##### Records

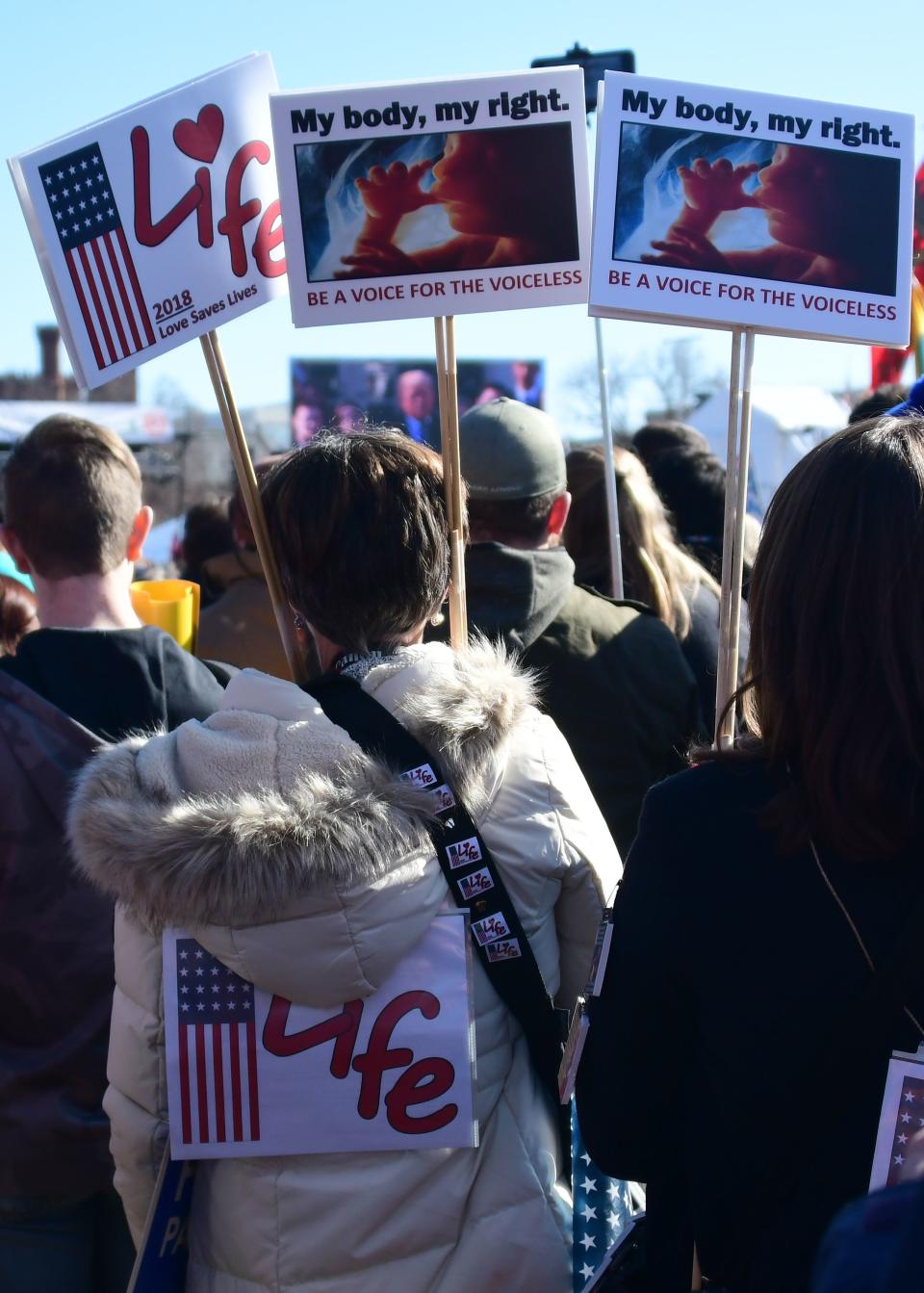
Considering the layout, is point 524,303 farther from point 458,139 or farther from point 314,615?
point 314,615

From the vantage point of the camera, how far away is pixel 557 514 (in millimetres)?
3152

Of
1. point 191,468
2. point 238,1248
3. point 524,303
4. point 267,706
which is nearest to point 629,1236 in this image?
point 238,1248

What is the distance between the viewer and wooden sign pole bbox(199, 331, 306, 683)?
6.84 feet

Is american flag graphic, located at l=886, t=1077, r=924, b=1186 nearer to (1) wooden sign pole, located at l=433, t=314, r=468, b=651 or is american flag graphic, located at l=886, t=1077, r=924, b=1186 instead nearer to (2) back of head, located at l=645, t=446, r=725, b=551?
(1) wooden sign pole, located at l=433, t=314, r=468, b=651

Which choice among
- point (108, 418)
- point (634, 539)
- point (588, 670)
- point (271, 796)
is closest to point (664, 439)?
point (634, 539)

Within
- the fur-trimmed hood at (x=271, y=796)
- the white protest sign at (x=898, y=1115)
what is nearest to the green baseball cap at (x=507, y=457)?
the fur-trimmed hood at (x=271, y=796)

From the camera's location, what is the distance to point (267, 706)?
6.03ft

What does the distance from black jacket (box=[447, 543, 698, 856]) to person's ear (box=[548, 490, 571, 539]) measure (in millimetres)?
70

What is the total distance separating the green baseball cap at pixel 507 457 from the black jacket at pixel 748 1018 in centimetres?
159

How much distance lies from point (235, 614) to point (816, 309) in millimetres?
2152

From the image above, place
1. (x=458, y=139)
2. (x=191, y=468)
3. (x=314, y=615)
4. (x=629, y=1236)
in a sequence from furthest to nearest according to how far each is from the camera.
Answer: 1. (x=191, y=468)
2. (x=458, y=139)
3. (x=314, y=615)
4. (x=629, y=1236)

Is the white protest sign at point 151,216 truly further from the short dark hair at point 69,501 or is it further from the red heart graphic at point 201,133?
the short dark hair at point 69,501

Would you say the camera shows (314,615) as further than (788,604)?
Yes

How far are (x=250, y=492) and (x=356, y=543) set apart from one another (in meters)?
0.33
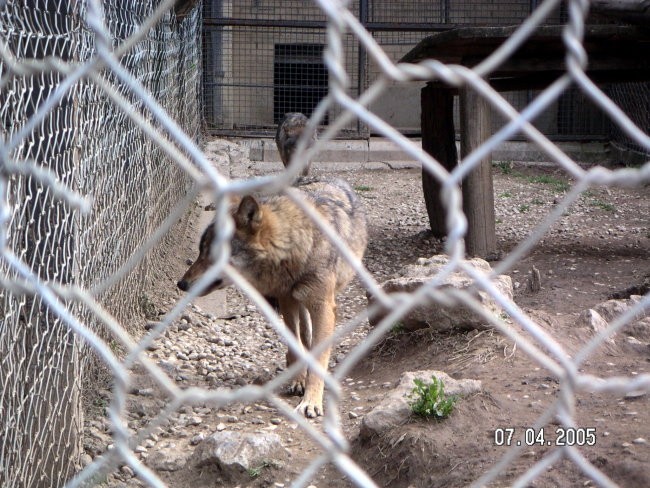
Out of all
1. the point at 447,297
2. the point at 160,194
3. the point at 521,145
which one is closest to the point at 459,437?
the point at 447,297

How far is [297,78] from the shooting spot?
14.2m

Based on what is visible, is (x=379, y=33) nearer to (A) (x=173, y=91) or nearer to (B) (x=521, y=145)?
(B) (x=521, y=145)

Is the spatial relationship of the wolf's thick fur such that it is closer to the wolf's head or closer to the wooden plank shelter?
the wolf's head

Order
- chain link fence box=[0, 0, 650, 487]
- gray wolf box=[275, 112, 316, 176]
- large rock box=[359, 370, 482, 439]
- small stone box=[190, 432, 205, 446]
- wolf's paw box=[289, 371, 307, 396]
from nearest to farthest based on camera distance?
chain link fence box=[0, 0, 650, 487] → large rock box=[359, 370, 482, 439] → small stone box=[190, 432, 205, 446] → wolf's paw box=[289, 371, 307, 396] → gray wolf box=[275, 112, 316, 176]

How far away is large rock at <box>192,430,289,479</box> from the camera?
3.34 meters

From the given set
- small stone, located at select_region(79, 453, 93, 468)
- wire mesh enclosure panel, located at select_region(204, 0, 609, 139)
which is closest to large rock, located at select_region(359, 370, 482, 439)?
small stone, located at select_region(79, 453, 93, 468)

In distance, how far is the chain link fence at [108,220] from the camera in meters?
1.03

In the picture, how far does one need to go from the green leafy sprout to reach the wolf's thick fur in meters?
0.85

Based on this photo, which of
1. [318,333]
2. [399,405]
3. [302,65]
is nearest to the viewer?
[399,405]

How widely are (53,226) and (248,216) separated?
1096 millimetres

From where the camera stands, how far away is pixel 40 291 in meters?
1.16

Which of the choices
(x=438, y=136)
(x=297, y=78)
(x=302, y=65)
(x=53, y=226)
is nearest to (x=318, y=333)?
(x=53, y=226)

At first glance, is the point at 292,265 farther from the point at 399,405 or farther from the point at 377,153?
the point at 377,153

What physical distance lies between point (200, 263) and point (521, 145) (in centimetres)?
1009
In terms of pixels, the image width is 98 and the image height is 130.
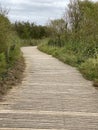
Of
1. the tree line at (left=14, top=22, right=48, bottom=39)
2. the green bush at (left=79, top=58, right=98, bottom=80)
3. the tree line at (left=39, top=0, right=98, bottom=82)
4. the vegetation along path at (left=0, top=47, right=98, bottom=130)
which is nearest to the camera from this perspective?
the vegetation along path at (left=0, top=47, right=98, bottom=130)

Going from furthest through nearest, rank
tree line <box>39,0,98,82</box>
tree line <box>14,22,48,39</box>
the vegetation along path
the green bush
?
tree line <box>14,22,48,39</box> < tree line <box>39,0,98,82</box> < the green bush < the vegetation along path

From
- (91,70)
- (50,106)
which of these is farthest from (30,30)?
(50,106)

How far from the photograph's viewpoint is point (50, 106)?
1045cm

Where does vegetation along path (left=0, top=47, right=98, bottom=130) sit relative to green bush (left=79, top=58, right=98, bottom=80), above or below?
above

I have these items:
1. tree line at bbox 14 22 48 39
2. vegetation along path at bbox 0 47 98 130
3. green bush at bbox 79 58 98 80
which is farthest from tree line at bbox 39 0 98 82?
tree line at bbox 14 22 48 39

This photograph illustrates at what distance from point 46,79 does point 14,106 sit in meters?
5.78

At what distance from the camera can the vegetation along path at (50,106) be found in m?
8.49

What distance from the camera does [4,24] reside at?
18344 millimetres

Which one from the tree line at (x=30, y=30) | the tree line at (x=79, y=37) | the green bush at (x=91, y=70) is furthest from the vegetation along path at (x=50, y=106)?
the tree line at (x=30, y=30)

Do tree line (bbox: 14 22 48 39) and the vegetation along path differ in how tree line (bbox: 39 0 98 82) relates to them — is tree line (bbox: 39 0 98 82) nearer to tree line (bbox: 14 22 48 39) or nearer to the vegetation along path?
the vegetation along path

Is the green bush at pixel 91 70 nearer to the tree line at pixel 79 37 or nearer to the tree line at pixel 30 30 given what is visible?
the tree line at pixel 79 37

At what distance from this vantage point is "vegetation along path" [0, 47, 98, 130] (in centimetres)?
849

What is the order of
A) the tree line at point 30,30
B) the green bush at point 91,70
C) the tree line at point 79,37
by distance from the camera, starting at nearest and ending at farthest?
1. the green bush at point 91,70
2. the tree line at point 79,37
3. the tree line at point 30,30

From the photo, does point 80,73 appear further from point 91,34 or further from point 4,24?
point 91,34
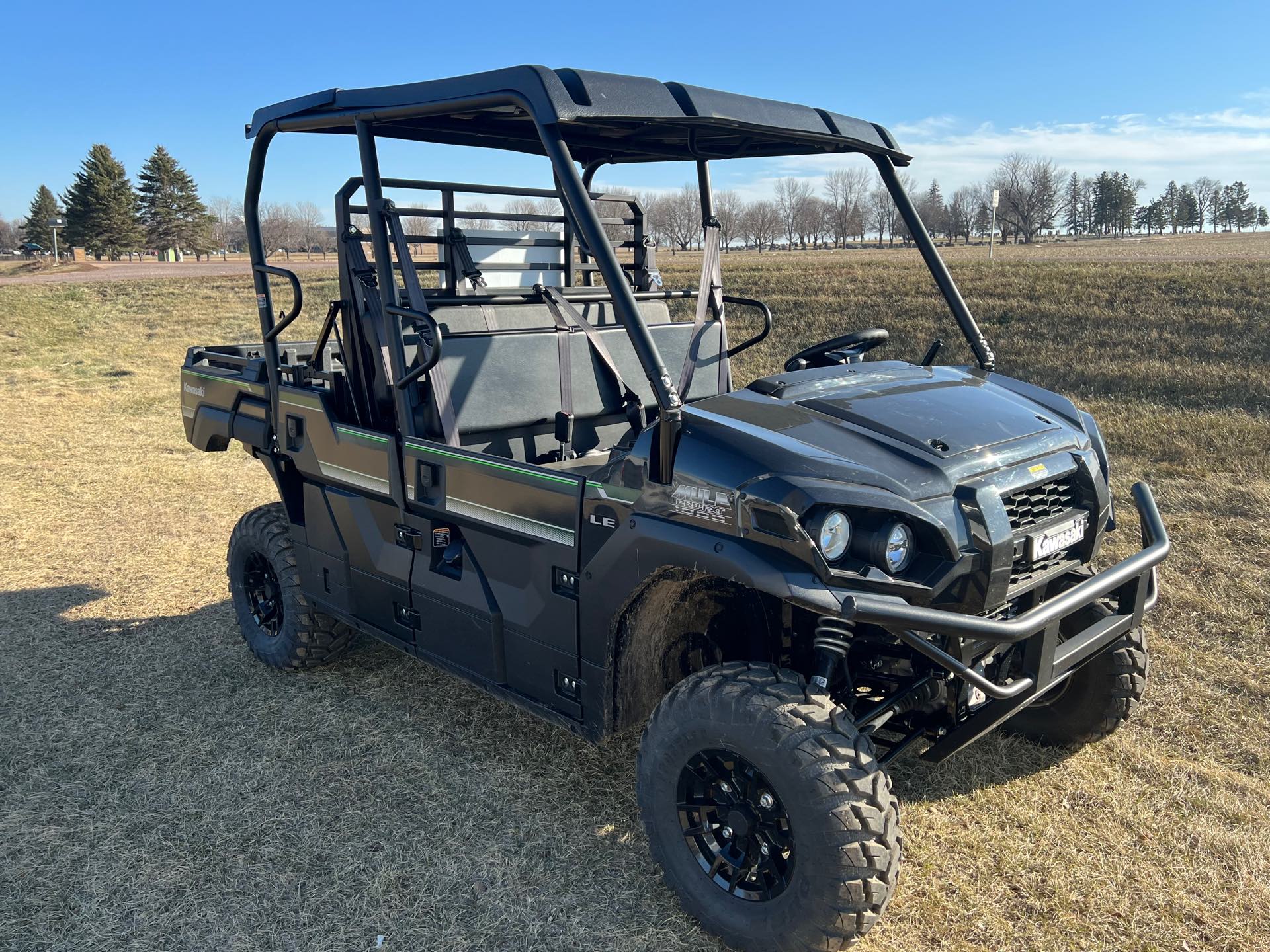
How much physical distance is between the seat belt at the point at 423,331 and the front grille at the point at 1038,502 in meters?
1.88

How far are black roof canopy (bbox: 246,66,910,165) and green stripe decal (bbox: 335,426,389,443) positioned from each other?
45.3 inches

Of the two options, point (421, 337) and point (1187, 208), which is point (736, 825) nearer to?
point (421, 337)

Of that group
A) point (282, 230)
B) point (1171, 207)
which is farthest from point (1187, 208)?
point (282, 230)

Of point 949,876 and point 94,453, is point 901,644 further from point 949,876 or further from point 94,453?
point 94,453

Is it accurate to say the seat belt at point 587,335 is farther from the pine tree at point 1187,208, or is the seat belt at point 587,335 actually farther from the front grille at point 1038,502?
the pine tree at point 1187,208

##########

◆ Your task ◆
Leaving all pictures aside, quote each record exactly.

◆ Result of the exercise ◆
Considering the layout, is point 524,303 farther from point 458,139 or farther from point 314,615?
point 314,615

From the vantage point of the camera, how far away is pixel 557 514 (in millimetres)?
3152

Of
1. point 191,468
2. point 238,1248
3. point 524,303
4. point 267,706
which is nearest to point 629,1236 in this image?
point 238,1248

What is the distance between the viewer and wooden sign pole bbox(199, 331, 306, 683)?
6.84 feet

Is american flag graphic, located at l=886, t=1077, r=924, b=1186 nearer to (1) wooden sign pole, located at l=433, t=314, r=468, b=651 or is american flag graphic, located at l=886, t=1077, r=924, b=1186 instead nearer to (2) back of head, located at l=645, t=446, r=725, b=551?
(1) wooden sign pole, located at l=433, t=314, r=468, b=651

Which choice among
- point (108, 418)
- point (634, 539)
- point (588, 670)
- point (271, 796)
is closest to point (664, 439)?
point (634, 539)

Within
- the fur-trimmed hood at (x=271, y=796)
- the white protest sign at (x=898, y=1115)
what is nearest to the green baseball cap at (x=507, y=457)?
the fur-trimmed hood at (x=271, y=796)

From the camera's location, what is the distance to point (267, 706)?
6.03ft

What does the distance from black jacket (box=[447, 543, 698, 856]) to person's ear (box=[548, 490, 571, 539]) measure (in millimetres)?
70

What is the total distance separating the green baseball cap at pixel 507 457 from the black jacket at pixel 748 1018 in centimetres?
159

How much distance lies from point (235, 614) to point (816, 309) in millimetres?
2152

From the image above, place
1. (x=458, y=139)
2. (x=191, y=468)
3. (x=314, y=615)
4. (x=629, y=1236)
in a sequence from furthest to nearest according to how far each is from the camera.
Answer: 1. (x=191, y=468)
2. (x=458, y=139)
3. (x=314, y=615)
4. (x=629, y=1236)

Is the white protest sign at point 151,216 truly further from the short dark hair at point 69,501 or is it further from the red heart graphic at point 201,133?
the short dark hair at point 69,501

Would you say the camera shows (314,615) as further than (788,604)?
Yes

How far are (x=250, y=492) and (x=356, y=543) set apart from one another (in meters)?
0.33
Out of all
1. the point at 447,297
2. the point at 160,194
3. the point at 521,145
which one is closest to the point at 459,437?
the point at 447,297

How far is [297,78] from the shooting spot?
14.2m

Based on what is visible, is (x=379, y=33) nearer to (A) (x=173, y=91) or nearer to (B) (x=521, y=145)?
(B) (x=521, y=145)

Is the spatial relationship of the wolf's thick fur such that it is closer to the wolf's head or closer to the wooden plank shelter?
the wolf's head

Order
- chain link fence box=[0, 0, 650, 487]
- gray wolf box=[275, 112, 316, 176]
- large rock box=[359, 370, 482, 439]
- small stone box=[190, 432, 205, 446]
- wolf's paw box=[289, 371, 307, 396]
from nearest to farthest based on camera distance?
chain link fence box=[0, 0, 650, 487] → large rock box=[359, 370, 482, 439] → small stone box=[190, 432, 205, 446] → wolf's paw box=[289, 371, 307, 396] → gray wolf box=[275, 112, 316, 176]

How far away is large rock at <box>192,430,289,479</box> from the camera?
3.34 meters

From the given set
- small stone, located at select_region(79, 453, 93, 468)
- wire mesh enclosure panel, located at select_region(204, 0, 609, 139)
which is closest to large rock, located at select_region(359, 370, 482, 439)?
small stone, located at select_region(79, 453, 93, 468)

In distance, how far is the chain link fence at [108,220] from the camera in meters?
1.03

In the picture, how far does one need to go from the green leafy sprout to reach the wolf's thick fur in meters?
0.85

Based on this photo, which of
1. [318,333]
2. [399,405]
3. [302,65]
is nearest to the viewer?
[399,405]

How widely are (53,226) and (248,216) separated?
1096 millimetres

From where the camera stands, how far away is pixel 40 291 in meters?
1.16

Which of the choices
(x=438, y=136)
(x=297, y=78)
(x=302, y=65)
(x=53, y=226)
is nearest to (x=318, y=333)?
(x=53, y=226)

At first glance, is the point at 292,265 farther from the point at 399,405 or farther from the point at 377,153?
the point at 377,153

What physical distance lies between point (200, 263) and point (521, 145) (in centimetres)?
1009
In terms of pixels, the image width is 98 and the image height is 130.
Of
1. the tree line at (left=14, top=22, right=48, bottom=39)
2. the green bush at (left=79, top=58, right=98, bottom=80)
3. the tree line at (left=39, top=0, right=98, bottom=82)
4. the vegetation along path at (left=0, top=47, right=98, bottom=130)
which is nearest to the camera from this perspective?
the vegetation along path at (left=0, top=47, right=98, bottom=130)

Going from furthest through nearest, rank
tree line <box>39,0,98,82</box>
tree line <box>14,22,48,39</box>
the vegetation along path
the green bush
?
tree line <box>14,22,48,39</box> < tree line <box>39,0,98,82</box> < the green bush < the vegetation along path

From
- (91,70)
- (50,106)
which of these is farthest from (30,30)?
(50,106)

How far from the photograph's viewpoint is point (50, 106)?
1045cm

Where does vegetation along path (left=0, top=47, right=98, bottom=130) sit relative to green bush (left=79, top=58, right=98, bottom=80), above or below?
above

I have these items:
1. tree line at bbox 14 22 48 39
2. vegetation along path at bbox 0 47 98 130
3. green bush at bbox 79 58 98 80
which is farthest from tree line at bbox 39 0 98 82?
tree line at bbox 14 22 48 39

This photograph illustrates at what distance from point 46,79 does point 14,106 sit in meters?
5.78

At what distance from the camera can the vegetation along path at (50,106) be found in m?
8.49

What distance from the camera does [4,24] reside at?
18344 millimetres

Which one from the tree line at (x=30, y=30) | the tree line at (x=79, y=37) | the green bush at (x=91, y=70) is furthest from the vegetation along path at (x=50, y=106)?
the tree line at (x=30, y=30)

Do tree line (bbox: 14 22 48 39) and the vegetation along path differ in how tree line (bbox: 39 0 98 82) relates to them — is tree line (bbox: 39 0 98 82) nearer to tree line (bbox: 14 22 48 39) or nearer to the vegetation along path?
the vegetation along path

Is the green bush at pixel 91 70 nearer to the tree line at pixel 79 37 or nearer to the tree line at pixel 30 30 given what is visible?
the tree line at pixel 79 37

At what distance from this vantage point is "vegetation along path" [0, 47, 98, 130] (in centimetres)?
849

What is the order of
A) the tree line at point 30,30
B) the green bush at point 91,70
C) the tree line at point 79,37
by distance from the camera, starting at nearest and ending at farthest?
1. the green bush at point 91,70
2. the tree line at point 79,37
3. the tree line at point 30,30

From the photo, does point 80,73 appear further from point 91,34 or further from point 4,24?
point 91,34
How much physical distance is between the seat belt at the point at 423,331 and the front grille at the point at 1038,502 in meters?
1.88

How far are black roof canopy (bbox: 246,66,910,165) and green stripe decal (bbox: 335,426,389,443) positioned from each other?
45.3 inches

Of the two options, point (421, 337) and point (1187, 208), which is point (736, 825) nearer to?
point (421, 337)

Of that group
A) point (282, 230)
B) point (1171, 207)
which is farthest from point (1187, 208)?
point (282, 230)

Of point 949,876 and point 94,453, is point 901,644 further from point 949,876 or further from point 94,453?
point 94,453

Is it accurate to say the seat belt at point 587,335 is farther from the pine tree at point 1187,208, or is the seat belt at point 587,335 actually farther from the front grille at point 1038,502?
the pine tree at point 1187,208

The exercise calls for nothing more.